Tomado parcialmente del artículo de Julián Casanova en infolibre.es
Quienes habían provocado la guerra, la habían ganado y gestionaron desde el nuevo Estado la victoria, asentaron la idea, imposible de contestar, de que los republicanos eran los responsables de todos los desastres y crímenes que habían ocurrido en España desde 1931. Proyectar la culpa exclusivamente sobre los republicanos vencidos liberaba a los vencedores de la más mínima sospecha. El supuesto sufrimiento colectivo dejaba paso al castigo de solo una parte. Francisco Franco lo recordaba a menudo con el lenguaje religioso que le sirvió en bandeja la Iglesia católica: “No es un capricho el sufrimiento de una nación en un punto de su historia; es el castigo espiritual, castigo que Dios impone a una vida torcida, a una historia no limpia”.
La guerra terminó el 1 de abril de 1939 con el triunfo total de las tropas “nacionales” de Franco. El mismo día de la “liberación” de la capital, Leopoldo Eijo y Garay, obispo de la diócesis de Madrid, publicó su pastoral “La hora presente”. La guerra había sido necesaria e inevitable porque “por los caminos ordinarios” España ya no podía salvarse y “la hora presente” era, ni más ni menos, en todo el mundo, pero “singularmente” en España, “la hora de la liquidación de cuentas de la humanidad con la filosofía política de la Revolución Francesa”.

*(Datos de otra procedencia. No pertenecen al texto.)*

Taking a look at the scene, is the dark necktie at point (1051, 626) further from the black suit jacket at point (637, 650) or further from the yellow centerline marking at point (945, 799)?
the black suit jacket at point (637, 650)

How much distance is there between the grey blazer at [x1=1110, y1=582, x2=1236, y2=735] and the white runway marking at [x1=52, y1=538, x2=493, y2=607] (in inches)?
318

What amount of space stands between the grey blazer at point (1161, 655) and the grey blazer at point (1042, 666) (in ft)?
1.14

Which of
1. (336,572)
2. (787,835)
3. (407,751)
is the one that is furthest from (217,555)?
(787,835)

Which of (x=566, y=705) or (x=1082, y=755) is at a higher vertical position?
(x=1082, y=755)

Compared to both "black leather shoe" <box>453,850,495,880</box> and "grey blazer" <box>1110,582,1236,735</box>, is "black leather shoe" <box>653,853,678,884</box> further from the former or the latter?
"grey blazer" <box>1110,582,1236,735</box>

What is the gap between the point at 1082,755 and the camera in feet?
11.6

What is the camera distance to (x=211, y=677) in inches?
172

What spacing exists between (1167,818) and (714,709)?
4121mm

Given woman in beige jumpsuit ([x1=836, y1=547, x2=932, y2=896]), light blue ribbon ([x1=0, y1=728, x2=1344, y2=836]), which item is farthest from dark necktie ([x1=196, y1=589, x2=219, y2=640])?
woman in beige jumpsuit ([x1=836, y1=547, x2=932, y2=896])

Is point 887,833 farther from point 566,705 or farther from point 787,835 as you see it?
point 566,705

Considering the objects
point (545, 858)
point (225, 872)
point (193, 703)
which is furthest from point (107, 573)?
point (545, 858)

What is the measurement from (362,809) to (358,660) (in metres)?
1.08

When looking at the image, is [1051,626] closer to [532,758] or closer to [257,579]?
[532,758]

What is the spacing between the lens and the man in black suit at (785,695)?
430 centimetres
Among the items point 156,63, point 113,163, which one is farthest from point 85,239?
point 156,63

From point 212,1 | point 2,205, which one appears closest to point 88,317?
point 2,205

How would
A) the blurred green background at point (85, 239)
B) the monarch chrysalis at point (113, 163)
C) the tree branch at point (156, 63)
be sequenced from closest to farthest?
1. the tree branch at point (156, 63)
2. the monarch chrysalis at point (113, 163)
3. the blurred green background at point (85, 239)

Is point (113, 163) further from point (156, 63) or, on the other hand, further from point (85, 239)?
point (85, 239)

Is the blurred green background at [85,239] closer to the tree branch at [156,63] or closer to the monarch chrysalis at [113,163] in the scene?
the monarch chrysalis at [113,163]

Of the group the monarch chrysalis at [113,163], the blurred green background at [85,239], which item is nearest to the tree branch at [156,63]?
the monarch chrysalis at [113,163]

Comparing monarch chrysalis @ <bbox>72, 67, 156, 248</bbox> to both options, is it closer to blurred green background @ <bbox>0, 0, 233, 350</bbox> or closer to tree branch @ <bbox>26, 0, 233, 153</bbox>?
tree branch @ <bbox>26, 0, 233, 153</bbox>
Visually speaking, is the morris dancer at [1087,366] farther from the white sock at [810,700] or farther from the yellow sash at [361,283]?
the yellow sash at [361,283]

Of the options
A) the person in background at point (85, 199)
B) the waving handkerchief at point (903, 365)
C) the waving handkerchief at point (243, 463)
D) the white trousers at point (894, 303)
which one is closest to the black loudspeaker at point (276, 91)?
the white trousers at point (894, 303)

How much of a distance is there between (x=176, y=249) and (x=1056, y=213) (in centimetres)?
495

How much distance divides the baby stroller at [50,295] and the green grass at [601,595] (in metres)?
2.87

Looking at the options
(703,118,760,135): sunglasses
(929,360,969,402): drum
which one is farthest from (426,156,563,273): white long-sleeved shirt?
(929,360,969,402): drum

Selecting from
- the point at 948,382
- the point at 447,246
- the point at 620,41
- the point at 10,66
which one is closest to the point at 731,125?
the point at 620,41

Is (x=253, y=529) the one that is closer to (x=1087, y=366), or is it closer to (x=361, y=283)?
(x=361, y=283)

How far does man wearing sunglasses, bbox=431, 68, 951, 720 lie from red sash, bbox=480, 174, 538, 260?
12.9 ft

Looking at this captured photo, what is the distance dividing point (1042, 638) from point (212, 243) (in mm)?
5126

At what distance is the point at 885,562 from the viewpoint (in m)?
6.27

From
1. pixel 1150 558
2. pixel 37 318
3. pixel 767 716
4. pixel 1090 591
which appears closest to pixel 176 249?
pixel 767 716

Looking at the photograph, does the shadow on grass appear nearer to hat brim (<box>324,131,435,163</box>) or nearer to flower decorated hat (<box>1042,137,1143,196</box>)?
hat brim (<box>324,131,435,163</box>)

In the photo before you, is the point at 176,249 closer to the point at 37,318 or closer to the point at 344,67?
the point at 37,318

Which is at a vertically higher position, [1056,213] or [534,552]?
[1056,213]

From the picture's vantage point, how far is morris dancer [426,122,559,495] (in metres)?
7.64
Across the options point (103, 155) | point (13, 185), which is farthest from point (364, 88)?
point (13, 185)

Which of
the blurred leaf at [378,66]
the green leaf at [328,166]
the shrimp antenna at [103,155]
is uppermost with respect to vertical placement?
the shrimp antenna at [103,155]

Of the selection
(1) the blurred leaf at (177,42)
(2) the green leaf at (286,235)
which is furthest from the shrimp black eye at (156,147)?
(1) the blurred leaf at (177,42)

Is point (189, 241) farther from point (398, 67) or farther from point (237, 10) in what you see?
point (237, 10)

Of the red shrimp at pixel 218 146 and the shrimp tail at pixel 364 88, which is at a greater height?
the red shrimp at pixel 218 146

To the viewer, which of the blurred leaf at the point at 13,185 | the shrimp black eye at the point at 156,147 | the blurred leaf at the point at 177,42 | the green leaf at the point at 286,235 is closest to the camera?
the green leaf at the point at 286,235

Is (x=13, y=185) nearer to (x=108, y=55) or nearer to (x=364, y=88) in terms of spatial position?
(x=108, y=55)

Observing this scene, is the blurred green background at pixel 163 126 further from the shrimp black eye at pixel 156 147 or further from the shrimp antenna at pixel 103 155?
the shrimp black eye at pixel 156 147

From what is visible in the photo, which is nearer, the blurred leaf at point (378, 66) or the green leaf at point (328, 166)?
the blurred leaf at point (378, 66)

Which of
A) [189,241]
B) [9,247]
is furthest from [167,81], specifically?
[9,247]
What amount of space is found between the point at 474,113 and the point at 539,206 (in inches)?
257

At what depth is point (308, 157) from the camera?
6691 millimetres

Eran momentos de fiesta, tedéums, resurrección de España y de honra a los mártires de la Cruzada. Pocas horas después de anunciar que el Ejército rojo estaba cautivo y desarmado, el Generalísimo recibió un telegrama de Pío XII, el antes cardenal Eugenio Pacelli, que había sido elegido Papa el 2 de marzo de ese mismo año, tras la muerte de Pío XI el 10 de febrero. Tampoco faltó a la cita de felicitación el cardenal Isidro Gomá, quien desde Pamplona recordaba a Franco el 3 de abril “con qué interés me uní desde el comienzo a sus afanes; cómo colaboré con mis pobres fuerzas y dentro de mis atribuciones de Prelado de la Iglesia a la gran empresa”.
La gran empresa era la regeneración total de una nación nueva forjada en la lucha contra el mal, el sistema parlamentario, la República laica y el ateísmo revolucionario, todos los demonios enterrados por la victoria de las armas de Franco con la protección divina. Se trataba del logro de la confesionalidad católica del Estado, del “despotismo de militares y clérigos”, como lo llamaba Barcala, uno de los personajes de La velada de Benicarló de Manuel Azaña. Las ciudades y campos se llenaron de desfiles, manifestaciones de la victoria, regreso simbólico de las vírgenes a sus lugares sagrados, actos de desagravios y procesiones.